Note: Class2, Cufflinks and StringTie generates a gtf format transcripts for each SRR sample. You can use more transcriptome assembler as you need.

Generate high confidence splice sites

1./05_runPortCullis.sh TAIR10_rnaseq.bam

Note: The merged bam file ( TAIR10_rnaseq.bam ) obtained from the process of braker. You can also provide multiple single bam files got from 01_runHisat2.sh , but it takes some time to merge bam files. It’s faster to provide merged bam if you already run braker.

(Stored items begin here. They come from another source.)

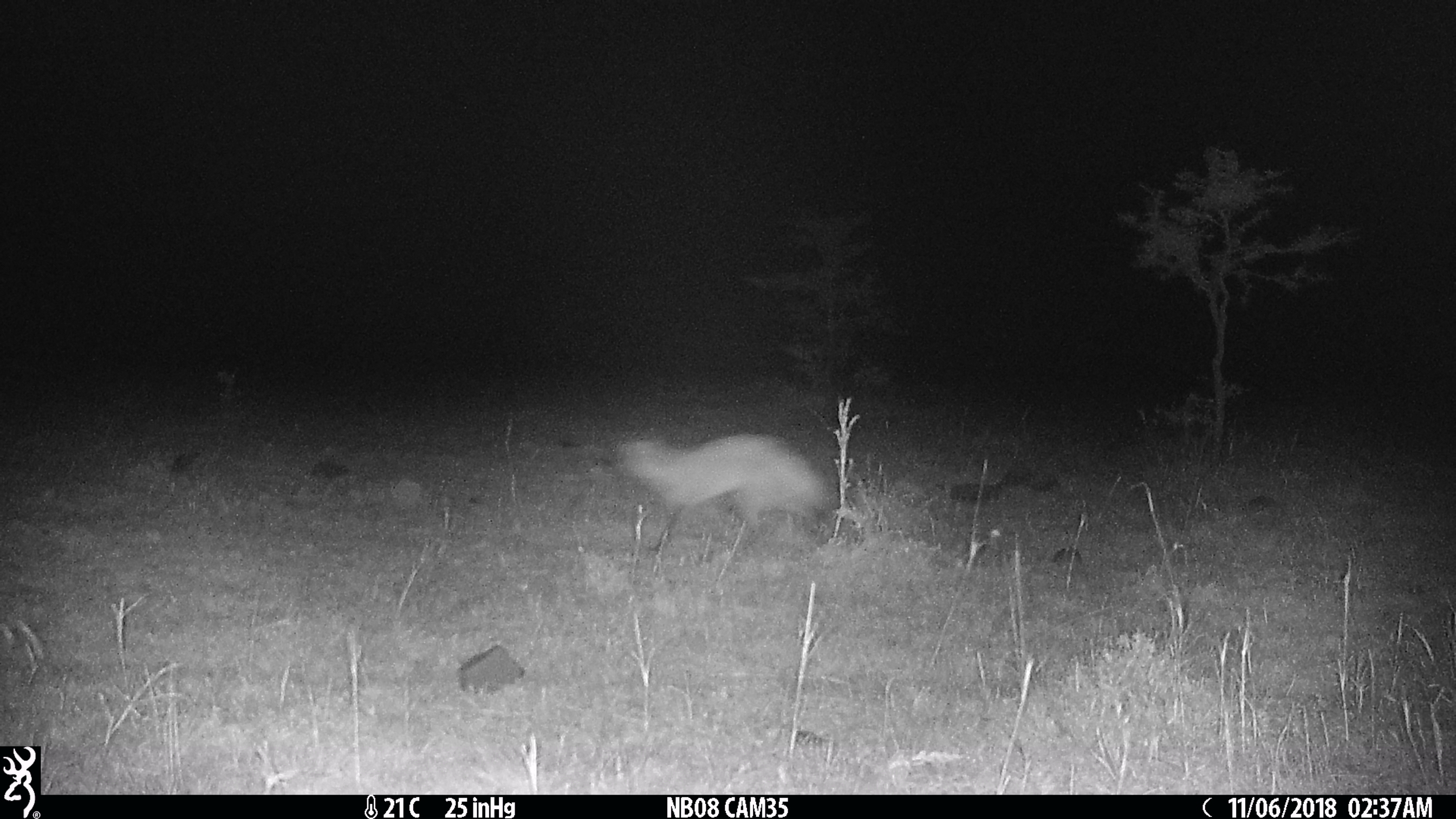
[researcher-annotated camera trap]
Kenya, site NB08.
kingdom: Animalia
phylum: Chordata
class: Mammalia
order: Carnivora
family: Canidae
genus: Otocyon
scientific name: Otocyon megalotis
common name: bat-eared fox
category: bateared fox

Here generate bed and tab file in portcullis_out/3-filt, we only use bed file.

Consolidate all the transcripts, and predict potential protein coding sequence

Make a configure file and prepare transcripts:

You should prepare a `list.txt as below to include gtf path (1st column), gtf abbrev (2nd column), stranded-specific or not (3rd column):

SRRID1_class.gtf    cs_SRRID1    False
SRRID1_cufflinks.gtf cl_SRRID1     False
SRRID1_stringtie.gtf st_SRRID1    False
SRRID2_class.gtf    cs_SRRID2    False
SRRID2_cufflinks.gtf cl_SRRID2     False
SRRID2_stringtie.gtf st_SRRID2    False
...

Then run the script as below:

1./06_runMikado_round1.sh TAIR10_chr_all.fas junctions.bed list.txt DI

This will generate DI_prepared.fasta file that will be used for predicting ORFs in the next step.

2. Predict potential CDS from transcripts:

1./07_runTransDecoder.sh DI_prepared.fasta
We will use DI_prepared.fasta.transdecoder.bed in the next step.

Note: Here we only kept complete CDS for next step. You can revise 07_runTransDecoder.sh to use both incomplete and complete CDS if you need.

3. Pick best transcripts for each locus and annotate them as gene:

1./08_runMikado_round2.sh DI_prepared.fasta.transdecoder.bed DI

This will generate:

mikado.metrics.tsv
mikado.scores.tsv
DI.loci.gff3

Optional: Filter out transcripts with redundant CDS

1./09_rm_redundance.sh DI.loci.gff3 TAIR10_chr_all.fas

Optional: Filter out transcripts whose predicted proteins mapped to transposon elements

1./10_TEsorter.sh filter.pep.fa DI.loci.gff3

Note: filter.pep.fa is an output from previous step for removing redundant CDSs. You can also use all protein sequence if you don’t want to remove redundant CDSs.